Le Passé thus offers a fairly pessimistic (but for me believable) portrait of human relations, marred by miscommunication and scarred by memories of the past, be they of pain or of love. From this follows a seeming impossibility for a couple to ever found a basis on which to flourish. Even the sole couple who are still actually together in the film, a pair of old-time friends of Ahmad’s, don’t have it rosy either. The Iranian husband jovially quips to Ahmad of his Italian wife, that all they still have in common is the colour of their nation’s flags. In this treatment of human flaws, Farhadi is not differing too much from his preceding films, yet there is something which works less well here. The first two acts often display his mathematical precision in showing the chaotic dynamics ensuing between a multitude of human beings, each with conflicting motives and each with secrets of their own to hide. Sadly, this isn’t quite maintained in the final third.
Maybe it can be blamed on Farhadi working in a foreign country and language, but the last half hour or so does feel overly muddled, with one or two shifts between the (many) characters too many. The twists and turns in A Separation felt organic all the way through, and hence left us gripped, not to mention how well that film’s numerous themes were integrated into the story without taking anything away from the narrative’s flow. In contrast Le Passé feels less well orchestrated, more contrived and not entirely sure what it’s trying to say throughout the final scenes. That is up until the ending, which though powerful, feels out of sync with what we had been seeing for most the film.

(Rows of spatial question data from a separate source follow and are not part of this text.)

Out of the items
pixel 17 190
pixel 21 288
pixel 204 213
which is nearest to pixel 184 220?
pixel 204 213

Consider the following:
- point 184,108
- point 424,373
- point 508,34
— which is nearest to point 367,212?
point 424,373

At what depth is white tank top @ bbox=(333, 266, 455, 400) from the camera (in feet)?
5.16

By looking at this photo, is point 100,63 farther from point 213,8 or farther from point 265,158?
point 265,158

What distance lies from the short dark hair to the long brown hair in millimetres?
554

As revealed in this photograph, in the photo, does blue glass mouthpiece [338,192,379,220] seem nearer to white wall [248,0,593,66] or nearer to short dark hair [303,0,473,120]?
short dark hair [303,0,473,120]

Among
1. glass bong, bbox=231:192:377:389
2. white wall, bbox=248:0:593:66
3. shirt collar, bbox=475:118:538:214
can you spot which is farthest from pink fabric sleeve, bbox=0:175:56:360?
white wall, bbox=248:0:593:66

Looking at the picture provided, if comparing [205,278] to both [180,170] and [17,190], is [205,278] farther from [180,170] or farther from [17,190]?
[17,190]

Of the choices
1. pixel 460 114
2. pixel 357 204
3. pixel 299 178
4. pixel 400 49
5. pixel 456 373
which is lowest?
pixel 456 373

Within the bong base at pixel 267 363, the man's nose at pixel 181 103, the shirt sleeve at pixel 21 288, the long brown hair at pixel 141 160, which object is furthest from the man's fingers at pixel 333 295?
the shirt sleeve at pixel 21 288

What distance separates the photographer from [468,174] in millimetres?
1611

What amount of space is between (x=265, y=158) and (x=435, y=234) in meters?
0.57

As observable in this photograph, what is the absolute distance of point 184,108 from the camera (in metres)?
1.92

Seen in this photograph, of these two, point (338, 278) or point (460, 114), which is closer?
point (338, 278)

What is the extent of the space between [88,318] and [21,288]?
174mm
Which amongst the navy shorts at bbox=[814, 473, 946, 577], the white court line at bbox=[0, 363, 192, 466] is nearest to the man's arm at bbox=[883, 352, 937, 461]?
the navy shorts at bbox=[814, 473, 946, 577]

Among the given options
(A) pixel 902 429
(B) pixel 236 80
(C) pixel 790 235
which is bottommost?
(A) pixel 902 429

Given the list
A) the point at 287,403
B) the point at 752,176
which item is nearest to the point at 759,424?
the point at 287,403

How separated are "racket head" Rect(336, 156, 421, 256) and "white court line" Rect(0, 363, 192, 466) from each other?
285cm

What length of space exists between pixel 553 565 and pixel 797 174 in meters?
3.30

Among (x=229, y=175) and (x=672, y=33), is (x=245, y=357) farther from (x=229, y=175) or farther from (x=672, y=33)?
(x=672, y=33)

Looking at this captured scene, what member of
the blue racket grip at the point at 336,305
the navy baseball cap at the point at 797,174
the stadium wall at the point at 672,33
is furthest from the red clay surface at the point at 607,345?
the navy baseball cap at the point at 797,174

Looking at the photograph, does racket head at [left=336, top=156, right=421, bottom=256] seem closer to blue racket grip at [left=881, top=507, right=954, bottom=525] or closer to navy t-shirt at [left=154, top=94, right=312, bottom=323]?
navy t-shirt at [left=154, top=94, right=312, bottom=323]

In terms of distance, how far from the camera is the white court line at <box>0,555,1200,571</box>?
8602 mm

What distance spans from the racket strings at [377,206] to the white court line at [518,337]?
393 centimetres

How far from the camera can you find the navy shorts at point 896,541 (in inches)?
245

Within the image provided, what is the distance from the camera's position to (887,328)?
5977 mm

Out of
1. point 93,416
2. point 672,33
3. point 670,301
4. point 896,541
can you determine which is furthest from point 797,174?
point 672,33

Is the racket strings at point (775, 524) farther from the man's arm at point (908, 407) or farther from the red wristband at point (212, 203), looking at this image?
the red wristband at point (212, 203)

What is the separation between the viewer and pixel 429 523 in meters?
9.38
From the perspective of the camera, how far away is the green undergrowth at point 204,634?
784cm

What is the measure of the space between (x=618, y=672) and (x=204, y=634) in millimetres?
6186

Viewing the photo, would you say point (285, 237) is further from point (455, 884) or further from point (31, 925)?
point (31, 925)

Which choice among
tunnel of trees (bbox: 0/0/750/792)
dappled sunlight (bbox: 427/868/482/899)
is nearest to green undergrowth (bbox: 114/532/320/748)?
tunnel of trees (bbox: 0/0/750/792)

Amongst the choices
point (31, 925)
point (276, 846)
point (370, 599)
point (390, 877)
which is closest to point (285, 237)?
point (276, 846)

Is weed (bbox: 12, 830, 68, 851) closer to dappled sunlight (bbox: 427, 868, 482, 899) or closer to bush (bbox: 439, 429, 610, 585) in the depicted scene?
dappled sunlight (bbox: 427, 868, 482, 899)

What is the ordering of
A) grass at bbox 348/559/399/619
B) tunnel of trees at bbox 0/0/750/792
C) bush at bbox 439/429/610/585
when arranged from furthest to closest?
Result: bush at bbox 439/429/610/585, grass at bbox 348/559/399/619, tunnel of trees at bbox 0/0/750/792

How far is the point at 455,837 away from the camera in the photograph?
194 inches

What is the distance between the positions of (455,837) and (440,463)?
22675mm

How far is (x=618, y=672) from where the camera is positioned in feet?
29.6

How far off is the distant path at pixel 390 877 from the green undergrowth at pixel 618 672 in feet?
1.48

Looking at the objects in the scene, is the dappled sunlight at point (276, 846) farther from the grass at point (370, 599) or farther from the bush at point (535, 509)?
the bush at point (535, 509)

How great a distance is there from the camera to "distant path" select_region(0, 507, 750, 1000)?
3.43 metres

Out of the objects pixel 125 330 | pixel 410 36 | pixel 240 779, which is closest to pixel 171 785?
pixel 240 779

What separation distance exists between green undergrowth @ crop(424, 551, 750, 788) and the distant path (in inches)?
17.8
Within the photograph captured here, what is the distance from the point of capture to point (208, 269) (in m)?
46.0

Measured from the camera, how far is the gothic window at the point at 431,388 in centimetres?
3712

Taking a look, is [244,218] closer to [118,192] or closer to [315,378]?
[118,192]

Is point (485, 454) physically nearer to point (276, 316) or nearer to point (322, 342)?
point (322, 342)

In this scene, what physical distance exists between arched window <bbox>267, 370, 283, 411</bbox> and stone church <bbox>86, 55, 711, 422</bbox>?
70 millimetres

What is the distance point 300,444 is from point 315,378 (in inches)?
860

So, whilst it doesn’t do anything better than his previous two or three films, it still feels unfair to call it a step backwards. Farhadi has, at the very least, displayed the ability to make a film in very different conditions and still draw fine performances from a large cast, notably from the child actors (young Fouad with his intelligent, intense stare steals several scenes). Besides, a sub-par Farhadi film is still more interesting than the best work of the large majority of other contemporary directors. If you enjoyed A Separation, I still heartily recommend you watch this, with the only addendum that if you’re yet to do so, you should look to the past and seek out Farhadi’s earlier films About Elly and Fireworks Wednesday, both still just superior to Le Passé.